It seems like only yesterday--or like last Monday--that we were celebrating Short Story Month. But now it's June, which can only mean one thing: it's time for Novella Month.

I happily admit that I have a soft spot in my heart for novellas, not only because I recently served as judge for the 2008 Miami University Press Novella Prize--and got to serve as editor for the winning entry, Lee Upton's wonderful The Guide to the Flying Island, which you can, nay should, purchase here--but because the form itself is sorta the lovable orphan of the publishing world. At somewhere between 15,000 and 50,000 words, a novella is considered, at least by the people who do the considering, too long to run in a journal as a short story, too short to be published a standalone book, and thus are too often put back in the drawer. (Had the current attitude always been the case, would we still have Conrad's Heart of Darkness, Muriel Spark's The Prime of Miss Jean Brodie, Nathanael West's under-read Miss Lonelyhearts, Kafka's The Metamorphosis...?)

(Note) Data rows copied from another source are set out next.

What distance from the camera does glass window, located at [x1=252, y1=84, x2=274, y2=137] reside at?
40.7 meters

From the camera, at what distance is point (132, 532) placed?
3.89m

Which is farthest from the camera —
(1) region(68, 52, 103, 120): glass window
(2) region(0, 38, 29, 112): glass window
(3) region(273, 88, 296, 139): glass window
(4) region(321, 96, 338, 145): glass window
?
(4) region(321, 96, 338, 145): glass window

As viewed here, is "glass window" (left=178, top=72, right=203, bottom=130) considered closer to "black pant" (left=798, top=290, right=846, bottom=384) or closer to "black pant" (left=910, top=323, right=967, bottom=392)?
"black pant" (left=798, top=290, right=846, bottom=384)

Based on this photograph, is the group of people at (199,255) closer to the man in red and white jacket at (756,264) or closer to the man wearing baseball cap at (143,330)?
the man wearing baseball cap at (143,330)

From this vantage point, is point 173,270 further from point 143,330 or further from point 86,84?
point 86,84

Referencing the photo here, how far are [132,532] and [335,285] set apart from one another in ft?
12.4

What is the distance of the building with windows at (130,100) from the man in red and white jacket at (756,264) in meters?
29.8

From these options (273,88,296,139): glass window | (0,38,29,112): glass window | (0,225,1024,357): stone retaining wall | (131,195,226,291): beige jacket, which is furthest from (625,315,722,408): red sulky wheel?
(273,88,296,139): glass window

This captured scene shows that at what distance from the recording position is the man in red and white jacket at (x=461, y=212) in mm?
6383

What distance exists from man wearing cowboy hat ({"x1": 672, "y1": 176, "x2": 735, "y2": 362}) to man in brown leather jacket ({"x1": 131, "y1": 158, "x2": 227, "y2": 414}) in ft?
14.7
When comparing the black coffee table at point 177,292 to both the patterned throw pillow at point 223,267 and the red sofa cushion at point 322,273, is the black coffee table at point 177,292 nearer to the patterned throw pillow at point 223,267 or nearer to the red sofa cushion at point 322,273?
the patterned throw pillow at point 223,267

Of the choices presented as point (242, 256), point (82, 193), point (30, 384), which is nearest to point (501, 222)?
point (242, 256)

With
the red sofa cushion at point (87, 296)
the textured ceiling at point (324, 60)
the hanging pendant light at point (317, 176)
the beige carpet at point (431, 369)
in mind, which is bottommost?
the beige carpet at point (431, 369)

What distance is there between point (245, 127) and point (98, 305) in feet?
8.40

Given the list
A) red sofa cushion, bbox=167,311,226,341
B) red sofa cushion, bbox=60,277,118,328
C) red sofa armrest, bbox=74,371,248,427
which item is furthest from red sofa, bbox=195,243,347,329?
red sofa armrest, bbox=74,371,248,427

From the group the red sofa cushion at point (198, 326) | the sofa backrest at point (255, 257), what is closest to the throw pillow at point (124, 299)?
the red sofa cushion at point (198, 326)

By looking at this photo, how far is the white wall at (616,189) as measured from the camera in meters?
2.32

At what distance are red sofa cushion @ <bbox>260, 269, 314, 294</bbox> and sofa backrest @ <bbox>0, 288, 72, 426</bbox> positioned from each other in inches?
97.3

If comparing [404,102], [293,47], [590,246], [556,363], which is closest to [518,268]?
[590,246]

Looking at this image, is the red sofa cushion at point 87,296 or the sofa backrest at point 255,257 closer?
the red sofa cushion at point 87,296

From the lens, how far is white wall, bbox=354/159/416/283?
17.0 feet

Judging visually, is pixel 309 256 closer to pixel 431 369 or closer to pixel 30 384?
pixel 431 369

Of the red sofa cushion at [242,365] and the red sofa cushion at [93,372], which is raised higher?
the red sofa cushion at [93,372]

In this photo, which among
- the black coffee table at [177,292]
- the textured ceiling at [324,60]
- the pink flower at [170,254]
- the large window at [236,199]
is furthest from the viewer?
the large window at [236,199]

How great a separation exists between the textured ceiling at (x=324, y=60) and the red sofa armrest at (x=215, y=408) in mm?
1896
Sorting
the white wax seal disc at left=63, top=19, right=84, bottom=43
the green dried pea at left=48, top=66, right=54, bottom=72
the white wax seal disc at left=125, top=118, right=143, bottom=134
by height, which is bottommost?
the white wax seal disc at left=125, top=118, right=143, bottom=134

Novella Month, then, is a very good idea...yet another from the fine folks over at Emerging Writers Network. (The event even garnered attention from the LA Times yesterday in a piece you can read here.) Browse over to the EWN blog for reviews/discussion of recent and classic novellas all month, as well as notices of publishers like Melville House, which currently has novella series dedicated to both contemporary and classic work.

I also happened to see recently--on Facebook--that Charlotte's Main Street Rag is currently soliciting novella manuscripts (submissions must be postmarked by August 1st). See complete guidelines here.

Finally, the 2010 Miami University Press Novella Contest is open for submissions and will be until October 1st, 2010. As far as I know, it's the only novella contest that publishes a standalone book of the winning entry...and very nice-looking editions, at that. For complete guidelines, click here.

PS--By sheer coincidence, I'm awaiting Mario Bellatin's novella Beauty Salon in the mail, which I can't wait to read.